- _Document text_
--- START ---

Lua has a hungry look on her face as she holds her new book on Nelson Mandela, one of the thousands the precocious 12-year-old has amassed for her new library in a poor Brazilian favela (an unregulated type of slum neighbourhood).

“I don’t read books. I devour them,” she says in Rio de Janeiro’s Tabajaras neighborhood, a shantytown perched in the hills overlooking the chic districts of Copacabana and Botafogo.

In a small tin-roof room at a local community center, she has amassed a collection of 18,000 books, hoping to help other residents access a world that can be all too remote from Brazil’s impoverished favelas.

“Lua’s World,” she calls the library, a cozy space lined with pillows and full to the brim with carefully arranged rows of books.

Lua, her nickname, means “Moon” in Portuguese.

But Raissa Luara de Oliveira — her full name — has her feet firmly on the ground.

“At 12 years old, I’ve done more for my neighbourhood than you’ve done in your whole term,” she recently told Rio’s mayor, the far-right evangelical pastor Marcelo Crivella, in a defiant video she posted online.

From favela to fame

The idea for the library was born six months ago, when Oliveira was at a book fair.

“I saw a mom telling her daughter she couldn’t afford to buy her a book for three reals (about 60 US cents),” she says.

“I said to myself, ‘You have to do something.'”

Surreptitiously using her grandmother’s cell phone, she sent out a Facebook post asking for book donations.

Then, pretending to be her grandmother, she sent a message to the vice president of the local community association, asking her to give her a space to create a library.

--- END ---

- _Problems to solve_
**A)** Transcribe the article about Lua's library word for word between "In a small tin-roof" and "Brazil’s impoverished favelas.", inclusive.
**B)** Write the next part of the article about Lua's favela library, picking up after its final sentence.
The records have no connection to the article about Lua's library.

- _Dataset excerpts_
--- START ---

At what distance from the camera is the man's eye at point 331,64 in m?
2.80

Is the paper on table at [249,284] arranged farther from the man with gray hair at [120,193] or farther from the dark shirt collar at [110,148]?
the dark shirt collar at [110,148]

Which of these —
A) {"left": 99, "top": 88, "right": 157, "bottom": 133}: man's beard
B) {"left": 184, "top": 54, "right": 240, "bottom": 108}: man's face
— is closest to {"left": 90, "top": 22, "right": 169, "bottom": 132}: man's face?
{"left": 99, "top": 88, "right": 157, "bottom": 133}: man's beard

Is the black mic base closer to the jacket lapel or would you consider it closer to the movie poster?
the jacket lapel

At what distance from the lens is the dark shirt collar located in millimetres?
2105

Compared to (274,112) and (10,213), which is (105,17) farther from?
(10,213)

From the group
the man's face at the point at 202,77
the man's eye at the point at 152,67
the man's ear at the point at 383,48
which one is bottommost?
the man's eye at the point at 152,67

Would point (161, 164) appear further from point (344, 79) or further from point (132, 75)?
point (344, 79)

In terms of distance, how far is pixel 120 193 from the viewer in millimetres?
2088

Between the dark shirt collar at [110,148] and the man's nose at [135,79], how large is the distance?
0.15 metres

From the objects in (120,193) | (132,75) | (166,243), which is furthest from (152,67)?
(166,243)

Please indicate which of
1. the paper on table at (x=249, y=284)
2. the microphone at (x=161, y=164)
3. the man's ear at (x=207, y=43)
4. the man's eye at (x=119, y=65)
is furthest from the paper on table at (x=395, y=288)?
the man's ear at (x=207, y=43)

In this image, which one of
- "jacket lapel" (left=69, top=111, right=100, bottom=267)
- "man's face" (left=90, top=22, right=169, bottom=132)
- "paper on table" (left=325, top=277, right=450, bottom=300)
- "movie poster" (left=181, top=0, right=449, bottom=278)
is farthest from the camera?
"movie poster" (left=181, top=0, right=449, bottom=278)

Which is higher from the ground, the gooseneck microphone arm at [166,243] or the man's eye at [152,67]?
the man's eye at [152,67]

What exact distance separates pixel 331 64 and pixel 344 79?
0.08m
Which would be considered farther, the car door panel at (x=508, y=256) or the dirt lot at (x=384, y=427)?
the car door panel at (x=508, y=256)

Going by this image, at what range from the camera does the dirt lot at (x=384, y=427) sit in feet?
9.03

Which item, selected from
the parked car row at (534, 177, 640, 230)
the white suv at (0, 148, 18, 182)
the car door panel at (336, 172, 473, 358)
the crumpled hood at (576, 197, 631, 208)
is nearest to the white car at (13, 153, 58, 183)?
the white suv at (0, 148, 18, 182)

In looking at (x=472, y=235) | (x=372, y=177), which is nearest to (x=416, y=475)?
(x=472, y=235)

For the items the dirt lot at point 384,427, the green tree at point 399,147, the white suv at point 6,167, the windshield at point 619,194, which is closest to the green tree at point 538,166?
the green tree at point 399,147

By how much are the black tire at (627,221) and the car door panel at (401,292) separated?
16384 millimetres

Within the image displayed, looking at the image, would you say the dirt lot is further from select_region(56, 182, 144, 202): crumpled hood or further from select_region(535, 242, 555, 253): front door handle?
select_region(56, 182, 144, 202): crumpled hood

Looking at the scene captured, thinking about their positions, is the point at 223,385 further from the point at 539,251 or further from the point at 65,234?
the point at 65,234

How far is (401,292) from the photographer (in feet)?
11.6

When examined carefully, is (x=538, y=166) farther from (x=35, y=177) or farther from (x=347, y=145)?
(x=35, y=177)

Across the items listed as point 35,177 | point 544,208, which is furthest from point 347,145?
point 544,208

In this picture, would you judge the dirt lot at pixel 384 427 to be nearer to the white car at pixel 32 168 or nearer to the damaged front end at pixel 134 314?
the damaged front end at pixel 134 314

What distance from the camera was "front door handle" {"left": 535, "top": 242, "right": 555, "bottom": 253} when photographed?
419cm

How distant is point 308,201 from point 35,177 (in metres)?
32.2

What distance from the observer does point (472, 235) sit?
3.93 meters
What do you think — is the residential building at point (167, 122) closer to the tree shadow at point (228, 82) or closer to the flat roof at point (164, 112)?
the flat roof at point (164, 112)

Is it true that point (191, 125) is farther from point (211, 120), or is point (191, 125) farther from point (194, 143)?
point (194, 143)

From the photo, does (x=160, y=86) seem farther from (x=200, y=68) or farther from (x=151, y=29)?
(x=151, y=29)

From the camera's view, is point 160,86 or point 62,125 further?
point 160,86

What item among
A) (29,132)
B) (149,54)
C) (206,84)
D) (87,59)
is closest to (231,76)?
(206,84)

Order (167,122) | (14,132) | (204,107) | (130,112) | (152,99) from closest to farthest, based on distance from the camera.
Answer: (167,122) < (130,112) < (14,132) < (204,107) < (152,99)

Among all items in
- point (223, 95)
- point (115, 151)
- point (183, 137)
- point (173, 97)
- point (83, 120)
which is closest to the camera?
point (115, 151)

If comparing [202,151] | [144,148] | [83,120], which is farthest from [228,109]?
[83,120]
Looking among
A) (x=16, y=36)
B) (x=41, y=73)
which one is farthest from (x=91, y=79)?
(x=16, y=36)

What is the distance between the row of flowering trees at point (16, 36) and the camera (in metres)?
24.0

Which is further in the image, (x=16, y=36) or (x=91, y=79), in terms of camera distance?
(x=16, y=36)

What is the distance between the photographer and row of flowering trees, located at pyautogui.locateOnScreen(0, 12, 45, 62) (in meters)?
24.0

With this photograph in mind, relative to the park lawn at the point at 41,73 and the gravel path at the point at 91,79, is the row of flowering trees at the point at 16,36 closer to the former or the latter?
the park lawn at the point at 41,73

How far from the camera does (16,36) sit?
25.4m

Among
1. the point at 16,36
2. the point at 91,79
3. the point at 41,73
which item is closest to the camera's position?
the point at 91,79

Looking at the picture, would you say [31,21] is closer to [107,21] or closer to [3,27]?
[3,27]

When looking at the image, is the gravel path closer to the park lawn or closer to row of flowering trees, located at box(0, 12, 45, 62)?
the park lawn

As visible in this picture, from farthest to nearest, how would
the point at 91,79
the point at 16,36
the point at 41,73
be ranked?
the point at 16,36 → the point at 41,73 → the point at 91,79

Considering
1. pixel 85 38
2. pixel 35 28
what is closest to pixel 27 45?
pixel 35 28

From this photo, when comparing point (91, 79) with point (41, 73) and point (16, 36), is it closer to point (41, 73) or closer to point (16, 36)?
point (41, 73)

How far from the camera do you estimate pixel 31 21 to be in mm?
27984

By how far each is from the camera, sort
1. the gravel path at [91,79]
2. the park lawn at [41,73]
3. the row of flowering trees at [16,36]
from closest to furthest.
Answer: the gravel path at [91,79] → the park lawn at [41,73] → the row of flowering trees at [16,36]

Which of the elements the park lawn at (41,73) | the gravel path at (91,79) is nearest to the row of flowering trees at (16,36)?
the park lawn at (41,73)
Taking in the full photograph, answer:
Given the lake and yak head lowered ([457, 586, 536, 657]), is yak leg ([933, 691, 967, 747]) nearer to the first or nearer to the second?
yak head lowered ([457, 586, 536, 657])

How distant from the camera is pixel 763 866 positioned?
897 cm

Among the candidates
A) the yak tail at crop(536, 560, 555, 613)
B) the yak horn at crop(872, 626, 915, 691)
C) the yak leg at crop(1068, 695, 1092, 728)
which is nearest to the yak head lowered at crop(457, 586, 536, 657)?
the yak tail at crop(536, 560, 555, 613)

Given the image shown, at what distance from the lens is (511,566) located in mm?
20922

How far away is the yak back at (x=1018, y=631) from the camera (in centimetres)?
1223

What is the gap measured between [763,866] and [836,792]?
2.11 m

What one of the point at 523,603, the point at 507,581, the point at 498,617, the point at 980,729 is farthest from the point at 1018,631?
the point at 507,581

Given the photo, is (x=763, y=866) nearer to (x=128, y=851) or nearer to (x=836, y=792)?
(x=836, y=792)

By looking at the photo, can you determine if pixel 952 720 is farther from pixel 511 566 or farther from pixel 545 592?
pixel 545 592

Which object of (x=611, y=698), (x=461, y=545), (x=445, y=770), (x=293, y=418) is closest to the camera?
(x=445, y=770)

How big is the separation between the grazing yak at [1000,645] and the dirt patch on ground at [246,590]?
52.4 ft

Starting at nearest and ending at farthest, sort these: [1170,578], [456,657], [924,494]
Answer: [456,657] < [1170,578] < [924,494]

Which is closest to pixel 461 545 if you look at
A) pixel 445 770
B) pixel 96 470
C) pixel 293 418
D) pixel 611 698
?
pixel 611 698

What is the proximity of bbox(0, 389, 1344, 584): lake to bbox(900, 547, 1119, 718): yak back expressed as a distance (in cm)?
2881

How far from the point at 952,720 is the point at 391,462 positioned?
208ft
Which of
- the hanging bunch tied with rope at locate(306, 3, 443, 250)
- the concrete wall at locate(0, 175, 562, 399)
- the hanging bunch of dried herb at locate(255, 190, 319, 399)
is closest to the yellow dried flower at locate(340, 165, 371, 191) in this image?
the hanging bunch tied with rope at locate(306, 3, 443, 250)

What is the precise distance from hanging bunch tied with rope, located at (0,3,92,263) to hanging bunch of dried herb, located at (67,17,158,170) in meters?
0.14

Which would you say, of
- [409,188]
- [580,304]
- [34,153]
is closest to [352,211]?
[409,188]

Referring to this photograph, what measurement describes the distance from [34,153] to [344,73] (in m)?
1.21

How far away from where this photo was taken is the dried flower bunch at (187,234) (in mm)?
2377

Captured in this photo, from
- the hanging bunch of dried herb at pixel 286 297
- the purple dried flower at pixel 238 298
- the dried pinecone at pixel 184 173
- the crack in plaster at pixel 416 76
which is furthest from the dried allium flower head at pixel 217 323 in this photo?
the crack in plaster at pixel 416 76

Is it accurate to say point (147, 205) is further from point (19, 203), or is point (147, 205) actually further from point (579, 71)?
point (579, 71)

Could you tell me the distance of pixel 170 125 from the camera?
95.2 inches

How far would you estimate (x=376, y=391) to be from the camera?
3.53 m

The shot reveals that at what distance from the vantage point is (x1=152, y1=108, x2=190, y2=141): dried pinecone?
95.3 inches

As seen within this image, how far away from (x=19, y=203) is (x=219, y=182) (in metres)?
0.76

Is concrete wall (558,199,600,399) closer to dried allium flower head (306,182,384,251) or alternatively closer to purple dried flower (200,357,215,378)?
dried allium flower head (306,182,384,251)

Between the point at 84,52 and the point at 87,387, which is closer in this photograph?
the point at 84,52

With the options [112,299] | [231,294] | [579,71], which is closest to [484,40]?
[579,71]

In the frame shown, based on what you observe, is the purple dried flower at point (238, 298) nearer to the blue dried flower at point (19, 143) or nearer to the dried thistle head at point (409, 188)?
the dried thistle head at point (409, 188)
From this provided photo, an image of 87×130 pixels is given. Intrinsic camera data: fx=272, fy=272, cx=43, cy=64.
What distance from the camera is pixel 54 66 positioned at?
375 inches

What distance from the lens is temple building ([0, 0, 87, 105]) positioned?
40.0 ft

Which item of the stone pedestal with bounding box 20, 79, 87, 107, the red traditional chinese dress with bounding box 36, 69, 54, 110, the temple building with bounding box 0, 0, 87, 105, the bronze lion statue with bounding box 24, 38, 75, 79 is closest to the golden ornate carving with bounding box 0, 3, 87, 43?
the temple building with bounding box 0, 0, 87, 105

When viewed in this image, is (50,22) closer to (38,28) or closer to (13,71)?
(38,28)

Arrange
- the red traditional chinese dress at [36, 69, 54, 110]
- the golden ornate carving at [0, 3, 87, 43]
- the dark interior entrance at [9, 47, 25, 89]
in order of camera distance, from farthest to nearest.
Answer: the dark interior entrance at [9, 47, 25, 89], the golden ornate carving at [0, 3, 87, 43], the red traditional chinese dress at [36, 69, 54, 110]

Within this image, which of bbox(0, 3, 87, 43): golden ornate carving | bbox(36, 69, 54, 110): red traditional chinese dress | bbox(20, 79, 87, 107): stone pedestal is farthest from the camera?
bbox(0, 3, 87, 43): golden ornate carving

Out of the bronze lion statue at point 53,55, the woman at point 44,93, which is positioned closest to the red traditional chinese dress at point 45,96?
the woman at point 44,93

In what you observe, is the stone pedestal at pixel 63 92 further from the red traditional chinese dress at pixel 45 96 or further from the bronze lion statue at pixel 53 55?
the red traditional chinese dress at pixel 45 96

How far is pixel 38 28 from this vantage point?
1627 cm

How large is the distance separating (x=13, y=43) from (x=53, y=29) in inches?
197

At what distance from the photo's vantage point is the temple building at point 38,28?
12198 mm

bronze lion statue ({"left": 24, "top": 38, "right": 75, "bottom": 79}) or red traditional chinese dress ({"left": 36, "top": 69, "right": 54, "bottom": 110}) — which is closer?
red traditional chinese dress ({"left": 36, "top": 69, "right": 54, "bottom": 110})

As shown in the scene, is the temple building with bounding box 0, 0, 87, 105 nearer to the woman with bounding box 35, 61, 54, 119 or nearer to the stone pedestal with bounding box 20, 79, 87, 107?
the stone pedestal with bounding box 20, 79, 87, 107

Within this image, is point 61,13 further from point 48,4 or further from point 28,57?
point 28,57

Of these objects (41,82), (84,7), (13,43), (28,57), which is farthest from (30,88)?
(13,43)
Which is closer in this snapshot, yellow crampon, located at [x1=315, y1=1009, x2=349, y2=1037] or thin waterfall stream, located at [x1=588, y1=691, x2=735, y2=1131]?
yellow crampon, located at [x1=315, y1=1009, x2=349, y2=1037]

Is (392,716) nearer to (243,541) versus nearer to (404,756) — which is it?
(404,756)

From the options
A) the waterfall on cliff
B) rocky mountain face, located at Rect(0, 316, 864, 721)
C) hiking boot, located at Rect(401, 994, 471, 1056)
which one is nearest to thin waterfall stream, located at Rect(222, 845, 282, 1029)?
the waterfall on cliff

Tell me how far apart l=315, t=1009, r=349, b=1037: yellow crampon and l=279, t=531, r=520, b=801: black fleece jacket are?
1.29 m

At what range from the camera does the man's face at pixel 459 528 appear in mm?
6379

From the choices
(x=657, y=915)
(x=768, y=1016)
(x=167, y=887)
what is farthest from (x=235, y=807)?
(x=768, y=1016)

--- END ---

- _Answers to each task_
**A)**
In a small tin-roof room at a local community center, she has amassed a collection of 18,000 books, hoping to help other residents access a world that can be all too remote from Brazil’s impoverished favelas.

**B)**
The woman, Vania Ribeiro, guessed right away it was Oliveira. But she agreed to the plan.

“If you run it, I’m in,” she replied.

“When I found out she was doing all this behind my back, I scolded her,” says Oliveira’s grandmother Fatima, 60, a seamstress who has raised her since she was a baby.

“But after that, I supported her all the way,” adds the woman Oliveira calls “Mom.”

Oliveira’s bubbly video message went viral, leading to invitations to appear on a string of TV programs.

Her project is so successful it has been receiving around 1,500 books a week — way more than her small library can hold.

Behind the shelves, she has boxes full of books she wants to donate to similar projects elsewhere in Rio and in Brazil’s poor northeast.

“A boy in Piaui state told me I had inspired him to open a library for the children in his city. I set aside 500 books for him, but we need money to send them. I’m going to make another video to ask for donations,” she says.